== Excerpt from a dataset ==
+---+
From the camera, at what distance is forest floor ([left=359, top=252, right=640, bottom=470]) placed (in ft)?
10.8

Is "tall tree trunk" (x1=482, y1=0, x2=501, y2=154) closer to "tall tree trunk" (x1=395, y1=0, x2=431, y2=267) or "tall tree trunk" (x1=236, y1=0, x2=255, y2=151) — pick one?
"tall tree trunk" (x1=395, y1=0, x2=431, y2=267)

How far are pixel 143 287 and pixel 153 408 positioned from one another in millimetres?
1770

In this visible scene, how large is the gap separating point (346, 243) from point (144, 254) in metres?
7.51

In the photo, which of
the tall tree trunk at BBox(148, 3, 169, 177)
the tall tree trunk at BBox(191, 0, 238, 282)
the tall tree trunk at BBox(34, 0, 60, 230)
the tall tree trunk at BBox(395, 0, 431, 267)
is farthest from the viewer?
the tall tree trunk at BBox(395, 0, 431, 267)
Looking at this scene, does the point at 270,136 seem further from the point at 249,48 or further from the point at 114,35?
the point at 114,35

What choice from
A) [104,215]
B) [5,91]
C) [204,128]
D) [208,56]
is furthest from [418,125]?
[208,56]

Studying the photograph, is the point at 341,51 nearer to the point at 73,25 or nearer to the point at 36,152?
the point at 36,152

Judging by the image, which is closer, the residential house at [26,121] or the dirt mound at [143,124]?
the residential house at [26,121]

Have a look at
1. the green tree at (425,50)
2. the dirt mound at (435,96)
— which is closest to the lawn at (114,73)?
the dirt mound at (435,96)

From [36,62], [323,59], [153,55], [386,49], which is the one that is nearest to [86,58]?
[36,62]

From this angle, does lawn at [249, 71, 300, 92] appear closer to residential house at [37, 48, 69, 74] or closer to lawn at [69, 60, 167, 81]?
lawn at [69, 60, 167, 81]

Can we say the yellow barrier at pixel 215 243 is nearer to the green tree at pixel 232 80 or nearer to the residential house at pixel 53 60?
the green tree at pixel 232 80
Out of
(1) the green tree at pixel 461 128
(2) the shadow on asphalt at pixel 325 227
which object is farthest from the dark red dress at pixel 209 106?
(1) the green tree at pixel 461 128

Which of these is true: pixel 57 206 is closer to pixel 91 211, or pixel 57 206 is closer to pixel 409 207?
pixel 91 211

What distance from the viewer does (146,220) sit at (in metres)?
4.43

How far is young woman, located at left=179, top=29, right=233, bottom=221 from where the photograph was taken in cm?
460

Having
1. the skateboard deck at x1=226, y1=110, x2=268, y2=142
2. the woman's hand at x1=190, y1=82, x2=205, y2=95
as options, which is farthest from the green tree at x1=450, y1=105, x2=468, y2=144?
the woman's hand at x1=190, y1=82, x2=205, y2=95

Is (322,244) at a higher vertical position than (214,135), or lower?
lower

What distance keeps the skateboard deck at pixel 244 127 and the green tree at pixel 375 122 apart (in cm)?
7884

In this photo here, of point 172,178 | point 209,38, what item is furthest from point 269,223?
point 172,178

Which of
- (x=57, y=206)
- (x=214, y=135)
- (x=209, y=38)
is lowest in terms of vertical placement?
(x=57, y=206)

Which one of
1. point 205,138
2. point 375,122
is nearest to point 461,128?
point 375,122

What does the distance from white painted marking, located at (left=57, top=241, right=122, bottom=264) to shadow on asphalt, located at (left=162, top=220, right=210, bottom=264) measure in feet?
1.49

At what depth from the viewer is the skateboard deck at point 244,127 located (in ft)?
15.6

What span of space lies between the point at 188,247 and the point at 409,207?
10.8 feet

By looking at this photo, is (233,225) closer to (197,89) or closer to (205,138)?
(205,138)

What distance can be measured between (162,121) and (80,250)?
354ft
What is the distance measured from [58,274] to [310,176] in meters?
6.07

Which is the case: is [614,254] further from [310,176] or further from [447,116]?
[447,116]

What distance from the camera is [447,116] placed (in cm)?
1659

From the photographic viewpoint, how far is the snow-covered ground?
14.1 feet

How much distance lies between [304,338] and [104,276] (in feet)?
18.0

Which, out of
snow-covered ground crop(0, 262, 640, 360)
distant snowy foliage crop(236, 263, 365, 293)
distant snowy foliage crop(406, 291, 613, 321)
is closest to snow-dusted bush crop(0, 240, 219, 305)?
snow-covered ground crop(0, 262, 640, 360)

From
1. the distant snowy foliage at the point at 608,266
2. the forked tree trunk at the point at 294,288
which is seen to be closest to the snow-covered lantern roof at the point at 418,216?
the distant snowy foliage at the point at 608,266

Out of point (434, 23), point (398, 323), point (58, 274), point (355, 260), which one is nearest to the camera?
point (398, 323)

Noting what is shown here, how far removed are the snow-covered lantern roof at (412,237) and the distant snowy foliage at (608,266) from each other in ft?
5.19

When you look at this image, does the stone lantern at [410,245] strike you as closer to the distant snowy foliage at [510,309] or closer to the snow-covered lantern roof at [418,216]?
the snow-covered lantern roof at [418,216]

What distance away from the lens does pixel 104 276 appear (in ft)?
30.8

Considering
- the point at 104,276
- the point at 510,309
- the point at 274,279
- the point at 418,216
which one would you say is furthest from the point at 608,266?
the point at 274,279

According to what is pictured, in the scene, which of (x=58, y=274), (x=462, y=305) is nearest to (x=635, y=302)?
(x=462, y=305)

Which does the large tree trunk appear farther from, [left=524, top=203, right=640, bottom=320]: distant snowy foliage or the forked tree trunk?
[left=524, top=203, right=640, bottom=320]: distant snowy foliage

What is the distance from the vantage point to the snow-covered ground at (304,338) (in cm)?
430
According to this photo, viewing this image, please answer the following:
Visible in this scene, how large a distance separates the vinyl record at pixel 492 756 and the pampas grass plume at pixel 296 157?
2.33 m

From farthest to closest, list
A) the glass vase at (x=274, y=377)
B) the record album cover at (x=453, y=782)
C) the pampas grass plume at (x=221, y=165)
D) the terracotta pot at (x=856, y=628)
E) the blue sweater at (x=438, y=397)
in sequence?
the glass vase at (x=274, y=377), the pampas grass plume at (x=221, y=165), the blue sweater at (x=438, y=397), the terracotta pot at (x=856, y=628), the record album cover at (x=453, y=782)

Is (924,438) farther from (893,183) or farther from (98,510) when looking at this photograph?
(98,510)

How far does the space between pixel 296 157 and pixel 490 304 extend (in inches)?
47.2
+---+
== OBJECTIVE ==
All of the data must be returned exactly.

== EXERCISE OUTPUT ==
From the camera, at what distance is forest floor ([left=359, top=252, right=640, bottom=470]) placed (in ft)?
10.8

Is "tall tree trunk" (x1=482, y1=0, x2=501, y2=154) closer to "tall tree trunk" (x1=395, y1=0, x2=431, y2=267) or "tall tree trunk" (x1=236, y1=0, x2=255, y2=151) — pick one?
"tall tree trunk" (x1=395, y1=0, x2=431, y2=267)

How far are pixel 143 287 and pixel 153 408 positioned from one another in millimetres?
1770

In this visible scene, how large is the gap separating point (346, 243) from point (144, 254) in metres?
7.51

In the photo, which of
the tall tree trunk at BBox(148, 3, 169, 177)
the tall tree trunk at BBox(191, 0, 238, 282)
the tall tree trunk at BBox(34, 0, 60, 230)
the tall tree trunk at BBox(395, 0, 431, 267)
is farthest from the viewer?
the tall tree trunk at BBox(395, 0, 431, 267)
Looking at this scene, does the point at 270,136 seem further from the point at 249,48 or further from the point at 114,35?
the point at 114,35

What choice from
A) [104,215]
B) [5,91]
C) [204,128]
D) [208,56]
is furthest from [418,125]?
[208,56]

Studying the photograph, is the point at 341,51 nearer to the point at 73,25 or nearer to the point at 36,152?
the point at 36,152

Judging by the image, which is closer, the residential house at [26,121] or the dirt mound at [143,124]?
the residential house at [26,121]

Have a look at
1. the green tree at (425,50)
2. the dirt mound at (435,96)
— which is closest to the lawn at (114,73)?
the dirt mound at (435,96)

From [36,62], [323,59], [153,55], [386,49], which is the one that is nearest to [86,58]?
[36,62]

From this angle, does lawn at [249, 71, 300, 92] appear closer to residential house at [37, 48, 69, 74] or closer to lawn at [69, 60, 167, 81]?
lawn at [69, 60, 167, 81]

Can we say the yellow barrier at pixel 215 243 is nearer to the green tree at pixel 232 80 or nearer to the residential house at pixel 53 60?
the green tree at pixel 232 80
Out of
(1) the green tree at pixel 461 128
(2) the shadow on asphalt at pixel 325 227
which object is farthest from the dark red dress at pixel 209 106?
(1) the green tree at pixel 461 128

Which of these is true: pixel 57 206 is closer to pixel 91 211, or pixel 57 206 is closer to pixel 409 207?
pixel 91 211

What distance from the viewer does (146,220) sit at (in metres)?
4.43

How far is young woman, located at left=179, top=29, right=233, bottom=221 from where the photograph was taken in cm?
460

Having
1. the skateboard deck at x1=226, y1=110, x2=268, y2=142
2. the woman's hand at x1=190, y1=82, x2=205, y2=95
as options, which is farthest from the green tree at x1=450, y1=105, x2=468, y2=144?
the woman's hand at x1=190, y1=82, x2=205, y2=95

Is (322,244) at a higher vertical position than (214,135), or lower?
lower

What distance keeps the skateboard deck at pixel 244 127 and the green tree at pixel 375 122 apart (in cm)?
7884

In this photo here, of point 172,178 | point 209,38, what item is furthest from point 269,223?
point 172,178

Which of
- (x=57, y=206)
- (x=214, y=135)
- (x=209, y=38)
is lowest in terms of vertical placement?
(x=57, y=206)

Which one of
1. point 205,138
2. point 375,122
is nearest to point 461,128?
point 375,122

What does the distance from white painted marking, located at (left=57, top=241, right=122, bottom=264) to shadow on asphalt, located at (left=162, top=220, right=210, bottom=264) measure in feet?
1.49

At what depth from the viewer is the skateboard deck at point 244,127 located (in ft)?
15.6

What span of space lies between the point at 188,247 and the point at 409,207?
10.8 feet

By looking at this photo, is (233,225) closer to (197,89) or closer to (205,138)?
(205,138)

What distance can be measured between (162,121) and (80,250)?
354ft
What is the distance measured from [58,274] to [310,176] in meters?
6.07

Which is the case: is [614,254] further from [310,176] or further from [447,116]?
[447,116]

What distance from the camera is [447,116] placed (in cm)?
1659

From the photographic viewpoint, how far is the snow-covered ground?
14.1 feet

How much distance lies between [304,338] and [104,276] (in feet)?
18.0

Which, out of
snow-covered ground crop(0, 262, 640, 360)
distant snowy foliage crop(236, 263, 365, 293)
distant snowy foliage crop(406, 291, 613, 321)
is closest to snow-dusted bush crop(0, 240, 219, 305)?
snow-covered ground crop(0, 262, 640, 360)

From
1. the distant snowy foliage at the point at 608,266
2. the forked tree trunk at the point at 294,288
which is seen to be closest to the snow-covered lantern roof at the point at 418,216?
the distant snowy foliage at the point at 608,266

Out of point (434, 23), point (398, 323), point (58, 274), point (355, 260), which one is nearest to the camera?
point (398, 323)

Noting what is shown here, how far removed are the snow-covered lantern roof at (412,237) and the distant snowy foliage at (608,266) from each other in ft?
5.19

When you look at this image, does the stone lantern at [410,245] strike you as closer to the distant snowy foliage at [510,309] or closer to the snow-covered lantern roof at [418,216]?
the snow-covered lantern roof at [418,216]

What distance away from the lens does pixel 104 276 appear (in ft)?
30.8

Considering
- the point at 104,276
- the point at 510,309
- the point at 274,279
- the point at 418,216
which one would you say is furthest from the point at 608,266?
the point at 274,279

According to what is pictured, in the scene, which of (x=58, y=274), (x=462, y=305) is nearest to (x=635, y=302)?
(x=462, y=305)

Which does the large tree trunk appear farther from, [left=524, top=203, right=640, bottom=320]: distant snowy foliage or the forked tree trunk?
[left=524, top=203, right=640, bottom=320]: distant snowy foliage

What is the distance from the vantage point to the snow-covered ground at (304,338) (in cm)?
430
According to this photo, viewing this image, please answer the following:
Visible in this scene, how large a distance separates the vinyl record at pixel 492 756 and the pampas grass plume at pixel 296 157?
2.33 m

From farthest to closest, list
A) the glass vase at (x=274, y=377)
B) the record album cover at (x=453, y=782)
C) the pampas grass plume at (x=221, y=165)
D) the terracotta pot at (x=856, y=628)
E) the blue sweater at (x=438, y=397)
in sequence?
the glass vase at (x=274, y=377), the pampas grass plume at (x=221, y=165), the blue sweater at (x=438, y=397), the terracotta pot at (x=856, y=628), the record album cover at (x=453, y=782)

Is (924,438) farther from (893,183) or farther from (98,510) when looking at this photograph?
(98,510)

How far does the space between pixel 296 157 and pixel 490 304 extend (in inches)?
47.2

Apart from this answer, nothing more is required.